## RECORDS TO USE

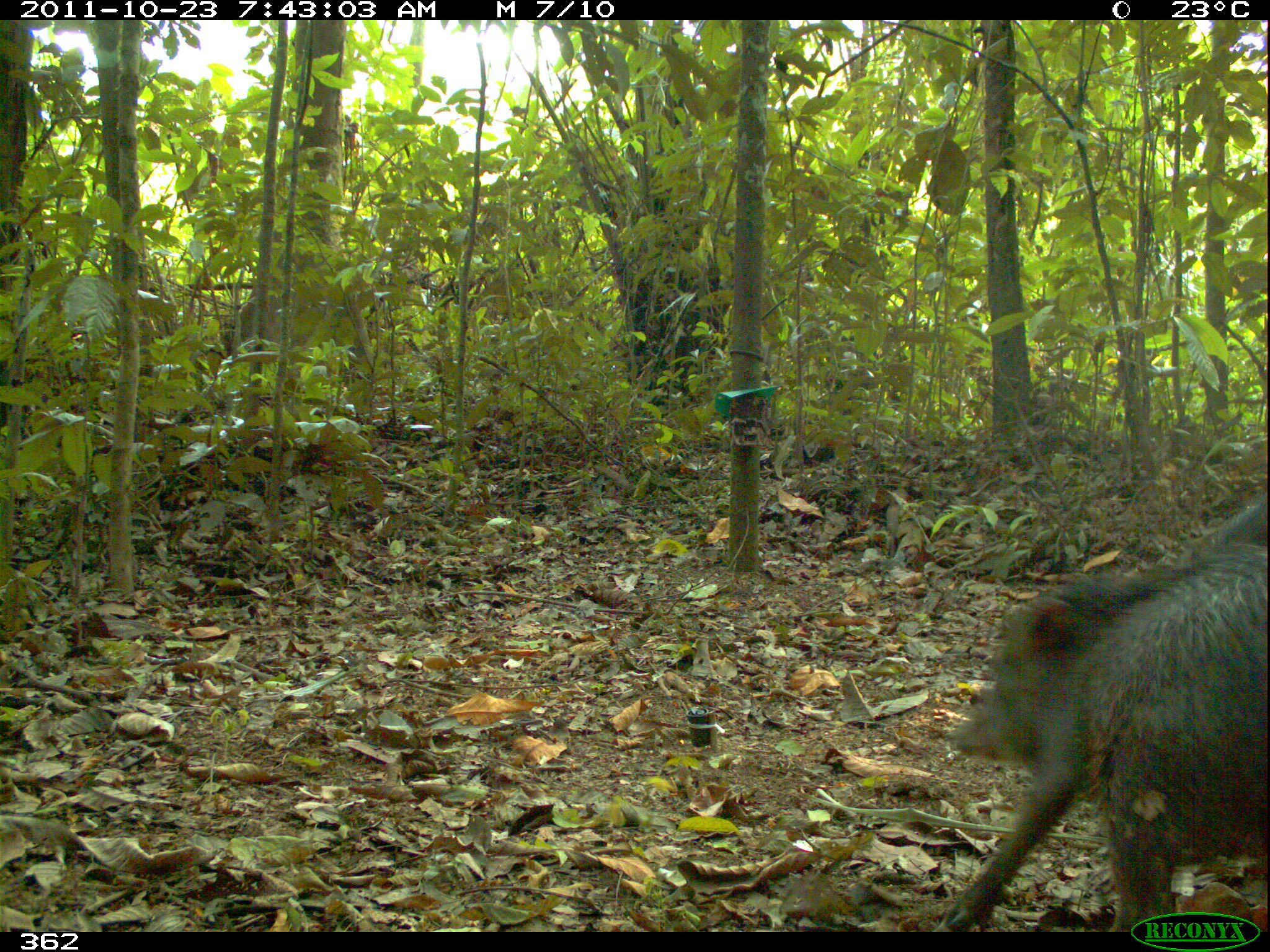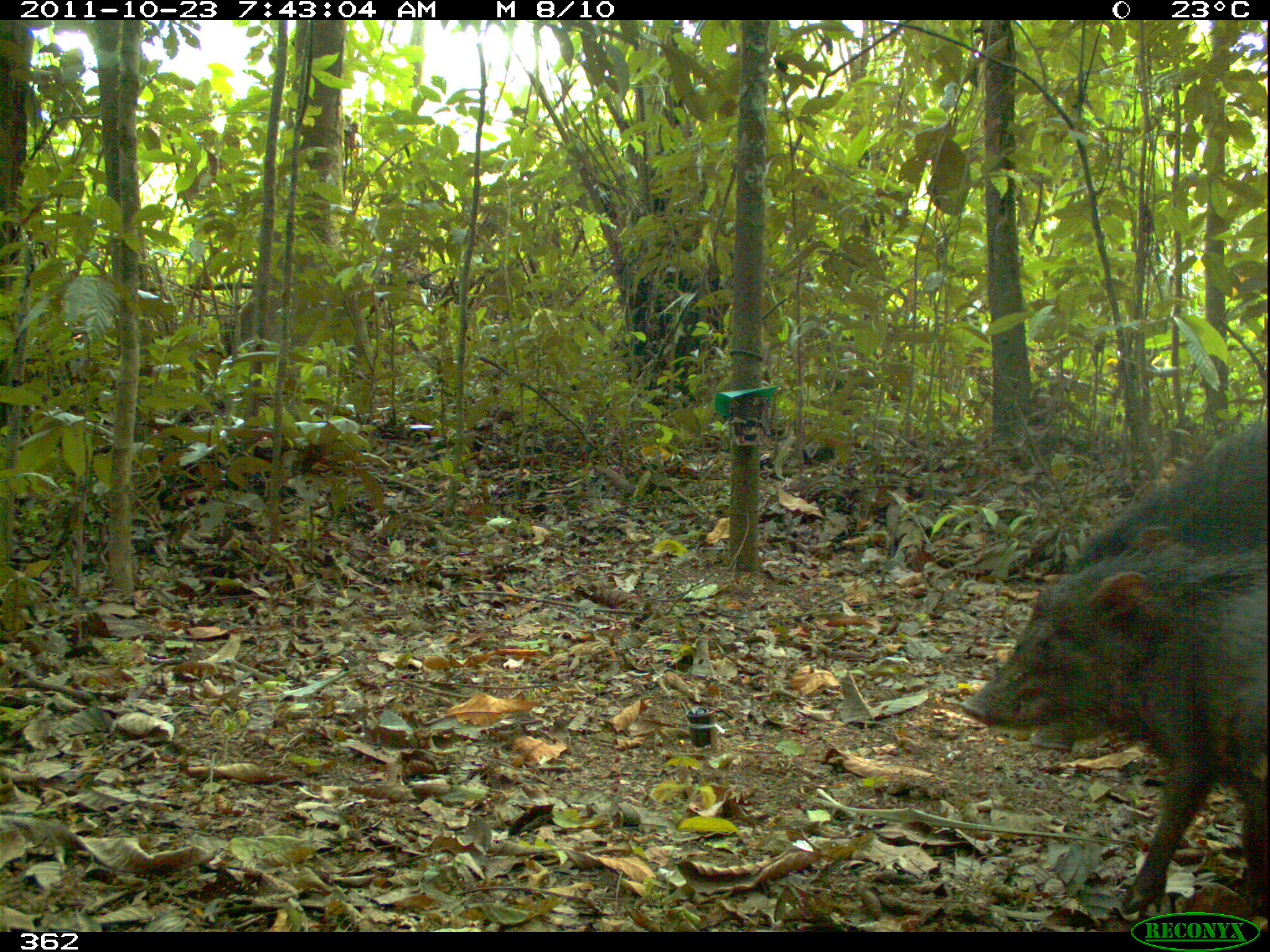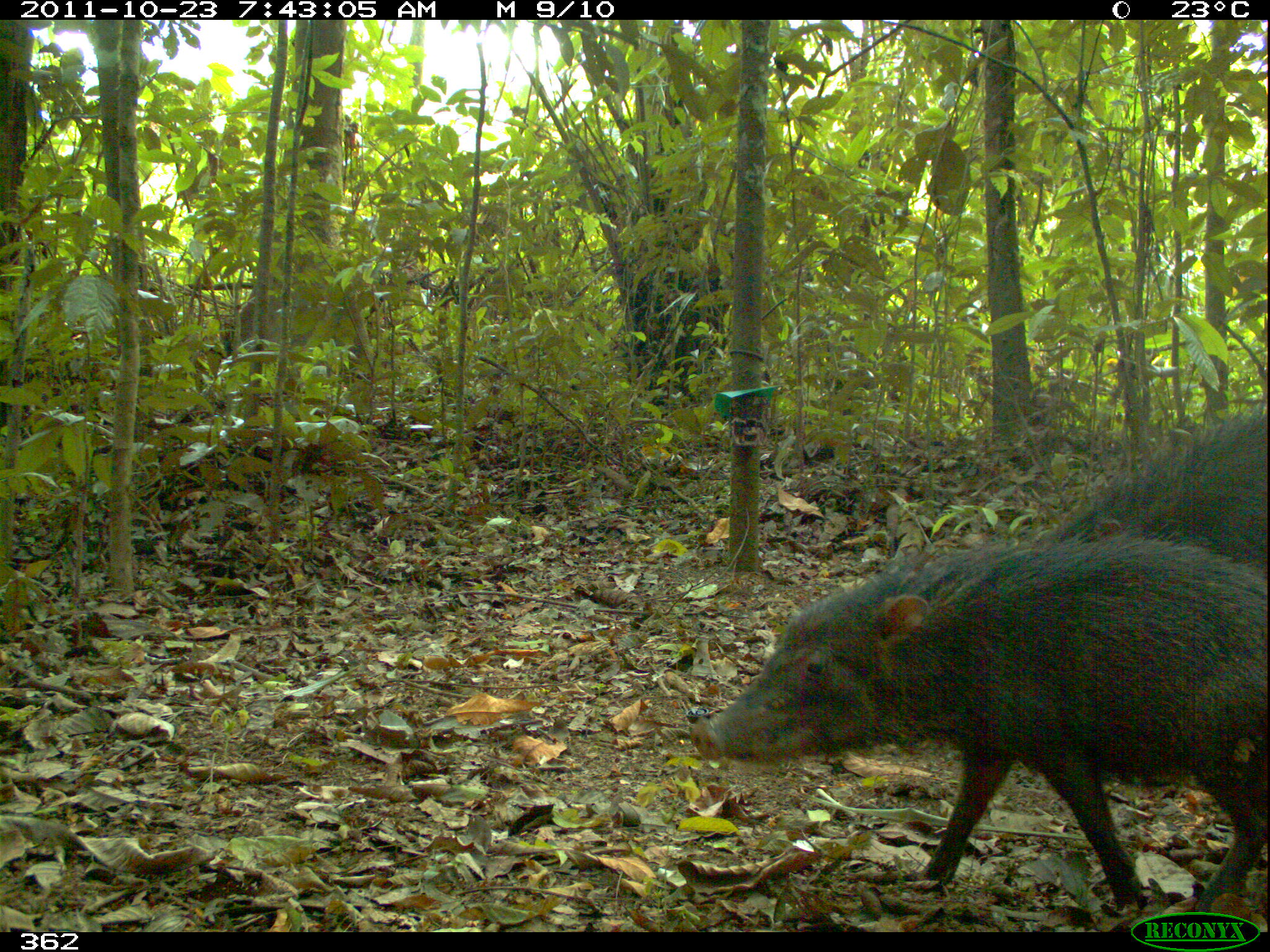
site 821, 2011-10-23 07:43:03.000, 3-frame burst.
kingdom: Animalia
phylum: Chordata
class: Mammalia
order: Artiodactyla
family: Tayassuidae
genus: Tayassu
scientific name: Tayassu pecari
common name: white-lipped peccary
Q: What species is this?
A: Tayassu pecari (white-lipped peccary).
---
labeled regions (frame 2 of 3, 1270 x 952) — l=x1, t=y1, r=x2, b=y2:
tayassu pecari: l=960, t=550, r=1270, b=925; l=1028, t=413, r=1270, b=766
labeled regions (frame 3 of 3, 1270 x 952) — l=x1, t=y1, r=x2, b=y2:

## WHAT IS REQUIRED
With the pictures removed, return each record above exactly as given.

## YOUR SOLUTION
site 821, 2011-10-23 07:43:03.000, 3-frame burst.
kingdom: Animalia
phylum: Chordata
class: Mammalia
order: Artiodactyla
family: Tayassuidae
genus: Tayassu
scientific name: Tayassu pecari
common name: white-lipped peccary
Q: What species is this?
A: Tayassu pecari (white-lipped peccary).
---
labeled regions (frame 2 of 3, 1270 x 952) — l=x1, t=y1, r=x2, b=y2:
tayassu pecari: l=960, t=550, r=1270, b=925; l=1028, t=413, r=1270, b=766
labeled regions (frame 3 of 3, 1270 x 952) — l=x1, t=y1, r=x2, b=y2:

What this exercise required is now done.